You’ve gotta spend money to make money and nowhere is this truer than in the music business, an industry that many will tell you no longer actually has any money. Of course, we know that can’t be true.

There’s still money to be made in the music industry and plenty of it being thrown around. It’s just that labels have become more conservative about just where that money is being thrown around.

Essentially, they’re doubling down on their big name acts. Ever wonder why movie studios can afford to put out 50 superhero films a year but only one or two films like Swiss Army Man?

That’s because although Swiss Army Man requires a smaller budget, it’s more of a risk. Studios are better off pumping wads of cash into a superhero movie that appeals to a broad audience if they want a return. And believe us, they want a return.

Record labels work in much the same way. They’ll put big money behind a Rihanna or a Beyonce and the profits made from just those two successes can bankroll countless smaller acts.

So how much does it cost to make a hit song for a big name artist? NPR have done the math and manufacturing a hit, from the actual writing down to the marketing, will set you back about US$1.07 million.

For their analysis, NPR used Rihanna’s 2011 single ‘Man Down’. Whilst the song came out in 2011, the singer’s label, Def Jam, had been forking out cash for it more than a year prior.

It all started with a writing camp, for which the label flies in the best pop songwriters in the country and puts them to work in a suite of lush LA recording studios for two weeks, paying them to brainstorm songs for a new album.

The camps are split between songwriters who have lyrics and melodies, but no music, and producers who have plenty of beats without any words or melodies to go with them. In the case of ‘Man Down’, a beat by Shama ‘Sham’ Joseph was put with words by songwriting duo the Thomas Brothers.

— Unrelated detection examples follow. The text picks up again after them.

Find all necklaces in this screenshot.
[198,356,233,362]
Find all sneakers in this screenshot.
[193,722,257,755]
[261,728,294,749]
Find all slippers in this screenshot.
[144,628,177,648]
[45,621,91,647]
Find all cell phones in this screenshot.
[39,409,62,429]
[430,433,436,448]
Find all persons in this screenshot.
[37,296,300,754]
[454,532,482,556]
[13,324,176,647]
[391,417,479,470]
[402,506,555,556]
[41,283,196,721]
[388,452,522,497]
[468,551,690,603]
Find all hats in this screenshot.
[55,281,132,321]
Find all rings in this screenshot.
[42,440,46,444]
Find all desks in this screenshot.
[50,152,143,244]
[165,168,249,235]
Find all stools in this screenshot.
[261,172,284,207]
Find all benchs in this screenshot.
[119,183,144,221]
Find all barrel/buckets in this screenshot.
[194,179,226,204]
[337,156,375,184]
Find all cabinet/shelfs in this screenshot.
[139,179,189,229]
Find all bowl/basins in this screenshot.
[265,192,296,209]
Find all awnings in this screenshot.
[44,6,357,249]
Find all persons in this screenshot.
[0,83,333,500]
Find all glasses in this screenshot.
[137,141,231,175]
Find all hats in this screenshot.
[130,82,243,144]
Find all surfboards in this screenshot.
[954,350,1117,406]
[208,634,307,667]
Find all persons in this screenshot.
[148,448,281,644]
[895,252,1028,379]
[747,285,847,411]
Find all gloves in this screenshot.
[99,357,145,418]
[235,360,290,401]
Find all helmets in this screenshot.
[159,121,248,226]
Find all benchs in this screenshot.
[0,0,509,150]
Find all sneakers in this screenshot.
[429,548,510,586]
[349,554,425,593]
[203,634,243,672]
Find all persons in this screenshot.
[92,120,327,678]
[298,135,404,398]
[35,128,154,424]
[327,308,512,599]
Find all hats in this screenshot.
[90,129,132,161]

Timothy and Theron Thomas, better known as Rock City, wrote the words to ‘Man Down’ in about 12 minutes. It’s an expensive 12 minutes. According to NPR‘s estimate, that one Rihanna album cost the label about $18,000 per song.

Image via NPR

In the case of this particular single, Rock City nabbed $15,000 for their part in ‘Man Down’ and Sham took home $20,000. Add to that the cost of renting out those studios and the cost of a typical vocal producer, which is about $10,000 to $15,000 per song.

Then the song has to be mixed and mastered, which adds another $10,000 – $15,000 to the bill. Add all these figures up together and you come to a total of about $78,000 and this is before you’ve even begun marketing the single.

And that’s the expensive part. According to NPR, it costs about $1 million to properly market a single. Proper marketing being every possible avenue — radio, TV, YouTube, etc. — all coming together at once.

Of course it would be foolish to suggest every hit song is the result of a big-budget marketing campaign. There are outliers. Some songs are just destined to be hits, others explode out of nowhere (think ‘Gangnam Style‘).

But like a movie studio, major labels can’t afford to gamble on potential hits or organic momentum. They need to take the best song they possibly can from the biggest artist on their roster and turn it into a hit.

That takes money. This means everything from buying ads on television or putting up billboards, to buttering up radio industry types who have the power to get your song played over the airwaves, which are still king.

And of course, this doesn’t always work either. A label can spend millions on a single song and it doesn’t necessarily guarantee that it will be a hit. It’s a tough situation for the artist, in particular, since we all know they don’t get paid until the label do.